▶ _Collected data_

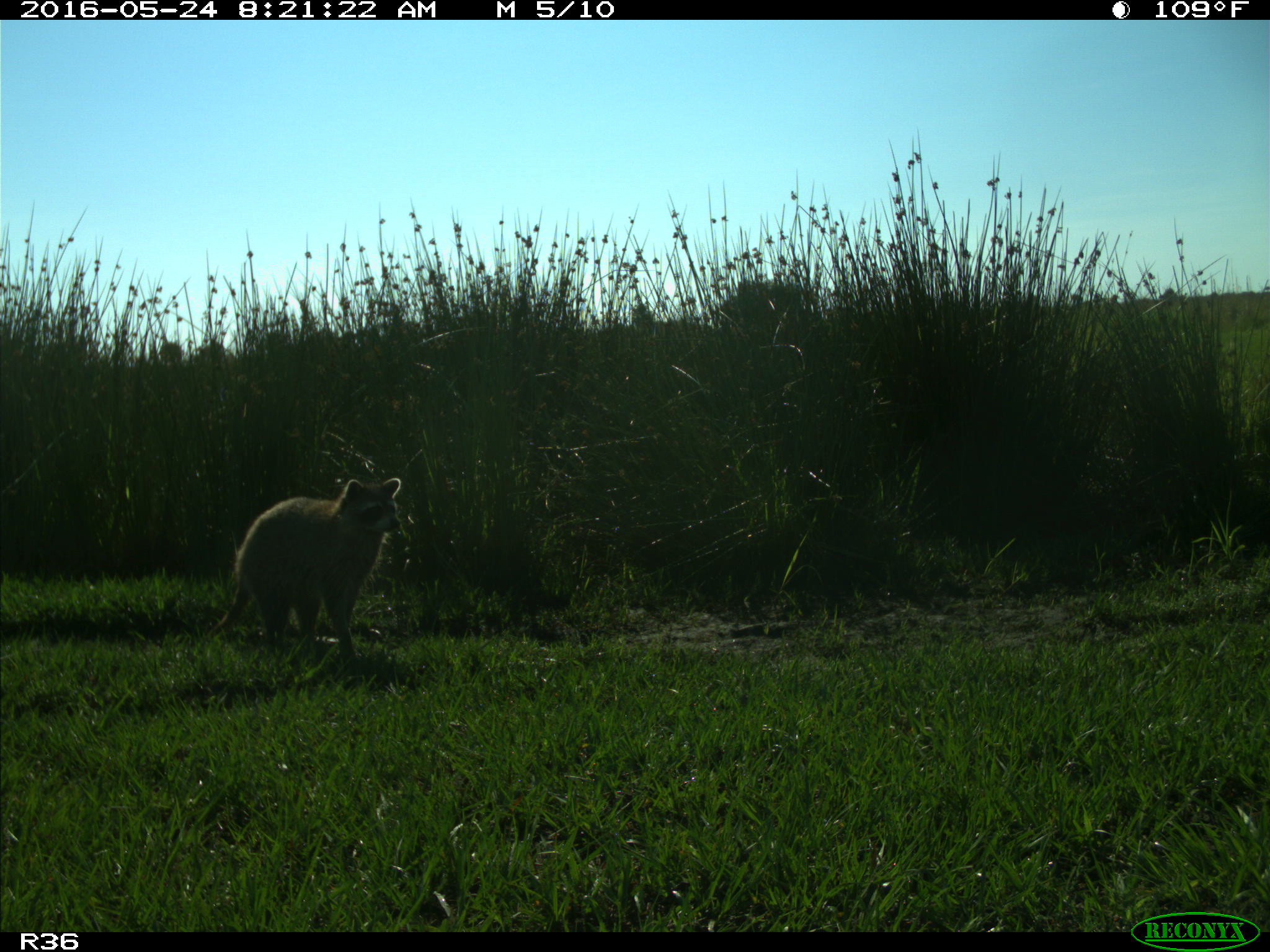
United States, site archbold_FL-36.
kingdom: Animalia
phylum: Chordata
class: Mammalia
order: Carnivora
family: Procyonidae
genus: Procyon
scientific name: Procyon lotor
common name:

▶ _PROBLEM REQUIREMENTS_
In the copy, omit the pictures and give every line of the data exactly.

▶ _ANSWER BOX_
United States, site archbold_FL-36.
kingdom: Animalia
phylum: Chordata
class: Mammalia
order: Carnivora
family: Procyonidae
genus: Procyon
scientific name: Procyon lotor
common name:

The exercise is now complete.